Мы хотим, чтобы музей (не только этот) развивался? Был живым, был культурной институцией, а не хранилищем? (Я лично хочу. Я бы хотел, чтобы музей изящных искусств был радикальнее музея современного искусства). Тогда музей должен развивать себя. И если он это делает, то неизбежны ошибки, или вещи, которые нравятся одним, но не другим, или решают одну задачу, но не другую и т.д. Это естественный процесс.
Я знаю, что кто-то скажет: эксперимент — это хорошо, а реэкспозиция — это был непрофессионализм. Но когда это говорит Елена Борисовна Шарнова, то это хотя бы развернутая критика и позиция, в каком-то смысле, конкурента. Не говоря уже о том, что она буквально один из десятка людей в стране, которые обладают таким глубоким пониманием ситуации — Артгид знал, кого попросить.
Но зачем всем остальным судить о профессионализме, какая культурная выгода?

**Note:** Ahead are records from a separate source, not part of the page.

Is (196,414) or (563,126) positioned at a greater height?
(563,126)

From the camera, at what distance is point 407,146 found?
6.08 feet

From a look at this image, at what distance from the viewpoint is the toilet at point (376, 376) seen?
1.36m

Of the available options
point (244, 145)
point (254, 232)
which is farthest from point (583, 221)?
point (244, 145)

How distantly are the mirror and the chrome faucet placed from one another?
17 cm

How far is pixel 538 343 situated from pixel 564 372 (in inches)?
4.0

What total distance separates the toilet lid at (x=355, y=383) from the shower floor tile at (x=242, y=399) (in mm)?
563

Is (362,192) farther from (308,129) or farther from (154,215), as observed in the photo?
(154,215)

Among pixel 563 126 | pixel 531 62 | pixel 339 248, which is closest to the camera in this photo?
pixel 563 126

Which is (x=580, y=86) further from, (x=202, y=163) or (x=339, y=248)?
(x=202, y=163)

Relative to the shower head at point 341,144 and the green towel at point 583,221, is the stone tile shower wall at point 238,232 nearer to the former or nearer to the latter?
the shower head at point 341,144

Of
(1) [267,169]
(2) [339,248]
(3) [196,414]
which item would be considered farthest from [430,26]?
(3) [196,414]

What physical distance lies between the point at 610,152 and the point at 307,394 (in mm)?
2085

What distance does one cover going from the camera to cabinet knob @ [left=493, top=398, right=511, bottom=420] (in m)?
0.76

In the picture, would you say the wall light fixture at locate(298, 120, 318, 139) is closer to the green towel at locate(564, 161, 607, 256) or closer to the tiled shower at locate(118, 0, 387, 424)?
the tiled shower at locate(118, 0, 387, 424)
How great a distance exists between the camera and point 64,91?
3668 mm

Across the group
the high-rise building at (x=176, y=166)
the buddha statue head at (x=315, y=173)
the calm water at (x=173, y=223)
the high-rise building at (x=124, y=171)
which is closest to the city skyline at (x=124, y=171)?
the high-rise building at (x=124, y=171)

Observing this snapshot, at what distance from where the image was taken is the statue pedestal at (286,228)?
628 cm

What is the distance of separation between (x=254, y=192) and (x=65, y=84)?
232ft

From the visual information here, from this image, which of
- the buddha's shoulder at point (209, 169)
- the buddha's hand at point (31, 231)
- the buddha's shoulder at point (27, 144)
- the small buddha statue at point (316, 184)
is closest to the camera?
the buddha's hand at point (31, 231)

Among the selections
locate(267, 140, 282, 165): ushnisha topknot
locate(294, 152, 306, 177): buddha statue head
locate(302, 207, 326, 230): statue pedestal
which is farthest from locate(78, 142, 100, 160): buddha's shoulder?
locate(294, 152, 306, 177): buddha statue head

Я вижу в такой жесткой критике со стороны сообщества и зрителей большую проблему. Во-первых, институции начинают бояться экспериментов. (Сверху им тоже рекомендуют не дразнить гусей). Как следствие, они не учатся. Во-вторых, они не объясняют свои действия (боясь еще большей критики), что не дает нам всем более глубокого понимания процесса — я имею в виду культуру, а не какие-то интриги внутри.
Я бы предположил, что куда полезнее критику вести с презумпцией, что любой эксперимент — это интересно. «Как интересно, ужаснее стен я еще не видел!», «Вот это да, Рембрандта может "убить" какой-то дизайнер» и так далее. Если уж совсем ничего интересного, то лучше промолчать — хотя бы не будет лишнего давления на музей. Критика Шарновой — полезна, потому что она развернутая и глубокая. А сотни вздохов в фб, по-моему, не очень полезны.
Кстати, по-моему, на реэкспозицию и на «Сближения» (тоже не видел, но говорю) надо смотреть как на один проект.
Потому что, как мне кажется, интересный вопрос, и самый сложный — что такое Пушкинский, его коллекция и его постоянная экспозиция, и его выставки. Я уверен, что сейчас этого никто не знает. Реэкспозицию можно ререэкспонировать, и так хоть десять раз. А если ничего не делать, то ответ на этот вопрос и не найти.
Даешь доброжелательную, конструктивную, т.е. интерпретирующую, а не оценивающую критику музейной работы!